Cynthia Louise Germanotta (née Bissett; born August 30, 1954) is an American philanthropist,  activist and entrepreneur. She is the president of the Born This Way Foundation, which she co-founded with her daughter Lady Gaga in 2012.

Early life, education, and career 
Germanotta was born and raised in Wheeling, West Virginia. Her parents were Paul Douglas Bissett, a State Farm insurance agent who sang with the McMechen Men's Chorus and the McMechen Methodist Choir, and Veronica Rose Ferrie. She is of Italian descent through her mother and Scottish, English and German descent through her father. She has an older brother, Paul, and a younger sister, Cheryl Ann.

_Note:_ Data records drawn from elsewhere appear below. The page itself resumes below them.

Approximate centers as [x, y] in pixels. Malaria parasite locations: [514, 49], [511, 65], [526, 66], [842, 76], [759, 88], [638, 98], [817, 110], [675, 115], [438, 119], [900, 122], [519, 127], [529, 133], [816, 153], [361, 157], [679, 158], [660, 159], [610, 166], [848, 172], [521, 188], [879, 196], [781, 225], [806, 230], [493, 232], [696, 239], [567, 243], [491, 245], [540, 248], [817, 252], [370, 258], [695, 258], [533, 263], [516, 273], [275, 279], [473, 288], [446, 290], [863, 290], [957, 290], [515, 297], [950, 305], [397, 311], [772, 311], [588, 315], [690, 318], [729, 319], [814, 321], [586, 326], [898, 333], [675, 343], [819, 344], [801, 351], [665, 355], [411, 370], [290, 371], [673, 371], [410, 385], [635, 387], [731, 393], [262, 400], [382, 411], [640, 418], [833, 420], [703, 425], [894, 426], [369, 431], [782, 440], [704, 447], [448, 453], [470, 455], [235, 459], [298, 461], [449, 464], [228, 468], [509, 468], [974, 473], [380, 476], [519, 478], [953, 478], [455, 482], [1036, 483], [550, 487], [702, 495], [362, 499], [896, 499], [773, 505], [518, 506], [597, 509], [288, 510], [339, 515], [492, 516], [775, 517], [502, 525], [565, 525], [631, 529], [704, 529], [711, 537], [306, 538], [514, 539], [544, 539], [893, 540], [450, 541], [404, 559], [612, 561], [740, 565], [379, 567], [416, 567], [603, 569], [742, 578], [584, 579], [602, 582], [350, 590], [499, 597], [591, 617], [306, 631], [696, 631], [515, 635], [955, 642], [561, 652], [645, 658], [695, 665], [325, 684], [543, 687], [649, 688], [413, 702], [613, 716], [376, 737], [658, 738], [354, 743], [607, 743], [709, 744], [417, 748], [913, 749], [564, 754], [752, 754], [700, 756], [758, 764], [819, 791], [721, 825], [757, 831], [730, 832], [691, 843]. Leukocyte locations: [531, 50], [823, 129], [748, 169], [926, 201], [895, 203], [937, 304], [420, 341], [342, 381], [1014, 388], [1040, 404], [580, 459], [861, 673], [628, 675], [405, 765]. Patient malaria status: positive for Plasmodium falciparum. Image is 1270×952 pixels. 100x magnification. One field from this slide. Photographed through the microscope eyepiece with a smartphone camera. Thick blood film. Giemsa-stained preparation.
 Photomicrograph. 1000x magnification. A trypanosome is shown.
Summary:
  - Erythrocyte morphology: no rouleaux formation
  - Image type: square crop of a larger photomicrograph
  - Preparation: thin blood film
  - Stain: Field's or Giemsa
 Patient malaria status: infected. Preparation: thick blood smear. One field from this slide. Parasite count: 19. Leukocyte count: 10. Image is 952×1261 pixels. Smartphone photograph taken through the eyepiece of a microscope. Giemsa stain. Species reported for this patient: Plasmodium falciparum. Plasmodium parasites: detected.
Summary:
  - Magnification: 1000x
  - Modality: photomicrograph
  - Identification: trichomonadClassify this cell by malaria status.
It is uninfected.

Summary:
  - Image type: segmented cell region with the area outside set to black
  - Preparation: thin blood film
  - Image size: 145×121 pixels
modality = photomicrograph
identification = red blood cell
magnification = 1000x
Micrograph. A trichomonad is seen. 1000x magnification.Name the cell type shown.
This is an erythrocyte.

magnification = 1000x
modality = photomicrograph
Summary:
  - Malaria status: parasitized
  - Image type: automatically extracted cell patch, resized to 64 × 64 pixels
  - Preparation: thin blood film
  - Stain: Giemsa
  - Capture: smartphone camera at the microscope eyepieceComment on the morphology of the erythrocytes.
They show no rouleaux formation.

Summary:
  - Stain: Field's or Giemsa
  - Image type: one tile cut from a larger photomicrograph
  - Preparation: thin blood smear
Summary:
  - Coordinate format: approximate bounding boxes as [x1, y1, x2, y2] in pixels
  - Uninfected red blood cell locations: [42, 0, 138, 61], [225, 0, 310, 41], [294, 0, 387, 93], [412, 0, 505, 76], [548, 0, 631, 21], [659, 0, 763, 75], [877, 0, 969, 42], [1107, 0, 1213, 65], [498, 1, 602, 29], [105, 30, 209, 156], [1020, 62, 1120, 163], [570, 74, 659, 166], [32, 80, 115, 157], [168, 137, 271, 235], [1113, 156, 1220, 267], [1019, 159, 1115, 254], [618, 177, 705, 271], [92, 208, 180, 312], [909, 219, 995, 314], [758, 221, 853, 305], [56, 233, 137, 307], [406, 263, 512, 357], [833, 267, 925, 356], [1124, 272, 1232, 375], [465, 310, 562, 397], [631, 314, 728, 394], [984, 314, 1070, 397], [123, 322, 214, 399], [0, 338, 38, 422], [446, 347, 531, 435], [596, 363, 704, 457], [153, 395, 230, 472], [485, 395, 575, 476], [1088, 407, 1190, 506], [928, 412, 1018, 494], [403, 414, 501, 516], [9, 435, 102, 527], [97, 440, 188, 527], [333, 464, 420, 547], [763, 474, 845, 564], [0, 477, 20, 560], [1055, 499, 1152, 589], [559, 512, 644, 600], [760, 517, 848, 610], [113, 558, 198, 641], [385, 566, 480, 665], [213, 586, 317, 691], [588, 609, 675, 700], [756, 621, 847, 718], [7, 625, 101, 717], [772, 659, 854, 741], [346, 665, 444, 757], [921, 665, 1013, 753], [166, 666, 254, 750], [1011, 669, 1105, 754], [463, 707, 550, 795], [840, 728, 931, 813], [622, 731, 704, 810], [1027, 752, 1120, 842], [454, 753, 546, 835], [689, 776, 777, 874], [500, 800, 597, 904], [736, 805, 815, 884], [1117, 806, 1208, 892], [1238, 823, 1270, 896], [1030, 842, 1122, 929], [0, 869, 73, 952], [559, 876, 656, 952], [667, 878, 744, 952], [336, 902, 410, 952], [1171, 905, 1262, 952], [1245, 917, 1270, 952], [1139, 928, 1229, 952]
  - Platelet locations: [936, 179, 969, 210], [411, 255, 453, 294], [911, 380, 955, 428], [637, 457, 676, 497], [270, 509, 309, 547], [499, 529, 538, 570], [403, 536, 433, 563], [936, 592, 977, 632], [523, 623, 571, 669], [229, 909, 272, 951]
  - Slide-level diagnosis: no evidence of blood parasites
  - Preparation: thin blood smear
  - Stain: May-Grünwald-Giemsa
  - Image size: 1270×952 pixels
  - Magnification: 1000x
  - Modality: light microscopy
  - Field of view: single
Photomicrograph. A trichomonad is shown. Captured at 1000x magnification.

Germanotta graduated from John Marshall High School. She then attended West Virginia University and earned a master's degree in public administration from George Washington University. While at West Virginia University, Germanotta was a cheerleader and a member of Chi Omega.

Germanotta worked for Verizon as a telecommunications executive in sales and management.

Philanthropy and activism 
In 2012, Germanotta and her daughter, Lady Gaga, co-founded the Born This Way Foundation, a non-profit organization focused on inspiring youth, ending bullying, and building up communities. Later that year, the foundation was awarded the Family Online Safety Institute's Award for Outstanding Achievement. Under Germanotta's leadership, the foundation also received the National Association of School Psychologists' Special Friend to Children Award in 2013 and the Anti-Defamation League's No Place for Hate Making a Difference Award in 2015. Germanotta was honored by Boston PFLAG and by Dancing Classrooms for her advocacy regarding youth mental health.

Germanotta is an advocate for the Women's Council on Heart Health for the Ronald O. Perelman Heart Institute and serves on the board of the Empowerment Initiative at the University of Nebraska-Lincoln. She also served on the Ladies Auxiliary Committee of The Columbus Citizens Foundation, for which she received the Humanitarian Award in 2015. As of 2016, she serves as a member of the Board of Governors for the Parsons School of Design.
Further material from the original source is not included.